» LIST OF TASKS:
[1] Translate into French the following sentence from the article on the CQC backlog below: "The CQC has admitted to being significantly behind on reviews into major issues of concern that have been raised about NHS providers."
[2] Resume the article on the CQC backlog below, continuing the account immediately after its final sentence.

» SOURCE PASSAGE:
Start of Block

The CQC has admitted to being significantly behind on reviews into major issues of concern that have been raised about NHS providers.
It’s leaders have also told MPs that around 500 CQC reports are currently ‘stuck’ in the watchdog’s system and cannot be retrieved due to IT issues.
CQC chief executive Sir Julian Hartley and chair Ian Dilks were questioned by the health and social care committee yesterday, in light of the damning Government-commissioned review by Dr Penny Dash into the regulator published last year.
Sir Julian said that the CQC has a backlog of 5,000 notifications of concern, including provider notifications of ‘major issues and incidents and changes’ as well as notifications of ‘major issues of concern’ from staff and members of the public.
Sir Julian told the committee: ‘We have about 5,000 of those and we receive about 800,000 a year.
‘There’s around 5,000 in that backlog that need working through and that have not been responded to within the 10-day time frame.
‘Those need to be fast-tracked, and they are categorised into different priority levels of urgency, and that is something which we are getting weekly updates on in terms of how quickly we are able to work through those.’
In response Jen Craft, Labour MP for Thurrock, highlighted that there is ‘a potential there for quite significant safeguarding issues’ adding that she could ‘appreciate’ the ‘level of shock’ from committee members.
Sir Julian admitted that some of the concerns raised that haven’t had a response ‘do go back months’, with the oldest cases with ‘no review’ dating back to 30 November 2023, and the oldest cases with ‘no action’ being from 19 August 2024.
The CQC said it will write to the committee ‘to clarify exactly where we are with that’.
In addition, it was heard that IT problems with the new system implemented by the CQC in the last few years have caused staff ‘deep distress’ and ‘a real sense that it was stopping them from doing their jobs’.

End of Block

» RECORDED INFORMATION:
Start of Block

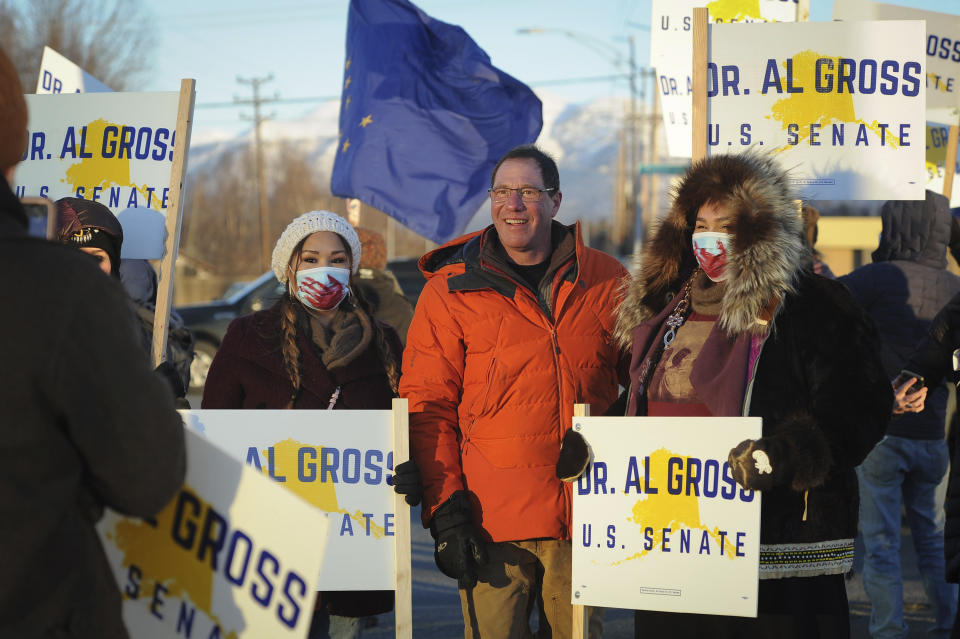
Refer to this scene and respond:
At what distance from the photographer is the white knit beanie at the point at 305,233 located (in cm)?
404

End of Block

» ANSWERS FOR THE EXERCISE:
[1] La CQC a reconnu avoir pris un retard considérable dans l'examen des sujets de préoccupation majeurs qui ont été signalés concernant des prestataires du NHS.

[2]
Sir Julian also said that problems with the organisation’s new IT platform were identified as the ‘number one reason’ for low productivity, staff stress, low morale and poor wellbeing, with 33% of staff experiencing ‘physical and mental distress’ as a result of the implementation of the system.
Mr Dilks told the committee that there have been instances in which CQC staff have been unable to retrieve their work from the system, an issue affecting about 500 draft reports currently lost in the system.
He said: ‘Just to give you an example of how unbelievable this is, it is possible for staff to start work on a report and put it inside the system, and then get stuck.
‘We have got reports now that go back some months that are stuck inside the system, people cannot get them back out.
‘There is no way on Earth that anyone I’m sure would have designed a system to say “we are going to lose that report in the middle of it”.’
When asked by MPs to explain what this exactly meant and how it happened, Mr Dilks added: ‘I can’t actually sit here and tell you exactly how that happened, I’m just giving an illustration of the sort of difficulties.’
After his appointment as new chief executive last year, Sir Julian commissioned an independent IT expert to look at the issues in the system and produce ‘an urgent review’, which will be considered by the board next month.
Mr Dilks added: ‘We literally just had the findings so it’s too early to comment on that, but clearly one of the things we have to take account of is how do we progress from here.
‘Clearly as part of that there has to be a much greater attention to working with users and make sure that we do not have a repeat of these quite extraordinary system failures.’
In the same session, CQC leaders were also asked if single-word assessments are ‘fit for purpose’, to which Sir Julian said that these will be kept under review.
The scrapping of these has been strongly called for by practice managers and GPs, who think they are unfair and reductive.
Sir Julian said: ‘A major teaching hospital is very different to a GP practice, or a care home – I think single-word ratings do offer a level of clarity and simplicity for the public and that’s certainly something that we’ve got to factor in.
‘I think our priority is to put our house in order on some of those key basics and then keep under review the idea of how we give a single-word or two-word judgment.’
After the committee session, chair of the committee Layla Moran MP said they were shocked to hear how bad things have got at the CQC.
‘We impress upon the CQC that it must work at pace to address the shortfalls identified in the Dash review. We will be closely following what work the regulator does to remediate its current state and restore its credibility,’ she added.
Last year’s Dash review confirmed ‘significant failings’ in the way the watchdog operates and concluded that the CQC had ‘lost its credibility’ within the services and providers it inspects.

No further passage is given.